2. Menjadi tempat pendidikan dan pelatihan tenaga kesehatan.

3. Menyelenggarakan penelitian dan pengembangan dalam rangka meningkatkan derajat kesehatan masyarakat melalui manajemen yang mandiri.

3.1.4 Pengelolaan organisasi dan sumber daya manusia

RSCM dipimpin oleh seorang Direktur Utama yang membawahi lima direktorat, yaitu Direktorat Medik dan Keperawatan, Direktorat Pengembangan dan Pemasaran, Direktorat Sumber Daya Manusia dan Pendidikan, Direktorat Keuangan, dan Direktorat Umum dan Operasional yang terkait dengan pelayanan rumah sakit. Struktur organisasi RSCM dapat dilihat secara lebih jelas pada Lampiran 1.

3.1.5 Klasifikasi

RSCM merupakan rumah sakit umum pemerintah pusat kelas A yang merupakan pusat rujukan nasional. RSCM juga merupakan rumah sakit pendidikan yang bekerjasama dengan berbagai pihak, salah satunya bekerjasama dengan Universitas Indonesia dalam melaksanakan program pendidikan dibidang kesehatan. Misalnya, Fakultas Kedokteran Universitas Indonesia (FKUI) sebagai mitra penyelenggara program pendidikan Spesialis dan Sub Spesialis dan Fakultas Farmasi (FFUI) sebagai mitra penyelenggara program pendidikan profesi Apoteker.

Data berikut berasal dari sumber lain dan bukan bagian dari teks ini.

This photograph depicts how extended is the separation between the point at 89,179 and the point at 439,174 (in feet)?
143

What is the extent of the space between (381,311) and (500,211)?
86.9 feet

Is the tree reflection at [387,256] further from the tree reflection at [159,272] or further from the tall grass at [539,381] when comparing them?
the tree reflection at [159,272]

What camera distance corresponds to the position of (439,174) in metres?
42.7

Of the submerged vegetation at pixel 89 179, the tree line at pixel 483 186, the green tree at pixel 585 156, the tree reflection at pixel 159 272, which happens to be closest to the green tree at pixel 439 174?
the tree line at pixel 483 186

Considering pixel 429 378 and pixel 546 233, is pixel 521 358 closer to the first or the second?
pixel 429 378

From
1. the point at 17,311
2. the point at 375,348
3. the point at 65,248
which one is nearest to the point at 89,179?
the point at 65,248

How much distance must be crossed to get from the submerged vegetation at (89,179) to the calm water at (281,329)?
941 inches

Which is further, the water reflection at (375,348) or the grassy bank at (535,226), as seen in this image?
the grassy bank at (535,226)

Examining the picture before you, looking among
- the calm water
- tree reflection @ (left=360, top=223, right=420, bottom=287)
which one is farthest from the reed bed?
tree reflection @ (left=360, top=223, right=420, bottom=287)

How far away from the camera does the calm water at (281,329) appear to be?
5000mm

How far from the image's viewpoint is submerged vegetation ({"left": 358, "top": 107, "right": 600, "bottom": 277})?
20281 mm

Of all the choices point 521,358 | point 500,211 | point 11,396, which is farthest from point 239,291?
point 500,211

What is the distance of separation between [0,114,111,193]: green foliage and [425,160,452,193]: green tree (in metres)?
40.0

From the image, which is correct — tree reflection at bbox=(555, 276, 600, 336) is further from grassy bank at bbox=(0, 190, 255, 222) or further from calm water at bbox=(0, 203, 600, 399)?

3.2 Profil Instalasi Farmasi RSUPN Dr. Cipto Mangunkusumo

Instalasi Farmasi RSCM merupakan satuan kerja fungsional sebagai pusat pendapatan di lingkungan RSUPN Dr. Cipto Mangunkusumo yang berada di bawah Direktorat Medik dan Keperawatan. Instalasi Farmasi dipimpin oleh seorang Apoteker pejabat yang disebut Kepala Instalasi Farmasi.

(39)

27 3.2.1 Visi

Instalasi Farmasi RSCM memiliki visi “Menjadi penyelenggara pelayanan farmasi yang komprehensif dengan kualitas terbaik dan mengutamakan kepuasan pelanggan di Asia Pasifik pada tahun 2014”.

3.2.2 Misi

Instalasi Farmasi RSCM memiliki misi antara lain:

1. Menyelenggarakan pelayanan farmasi prima untuk kepuasan pelanggan. 2. Menyelenggarakan manajemen perbekalan farmasi yang efektif dan efisien. 3. Menyelenggarakan pelayanan farmasi klinik untuk meningkatkan

keselamatan pasien dan mencapai hasil terapi obat yang optimal.

4. Menunjang penyelenggaraan kebijakan obat di rumah sakit dalam rangka meningkatkan penggunaan obat yang rasional.

5. Memproduksi sediaan farmasi tertentu yang dibutuhkan RSCM sesuai persyaratan mutu.

6. Berperan serta dalam peningkatan pendapatan rumah sakit.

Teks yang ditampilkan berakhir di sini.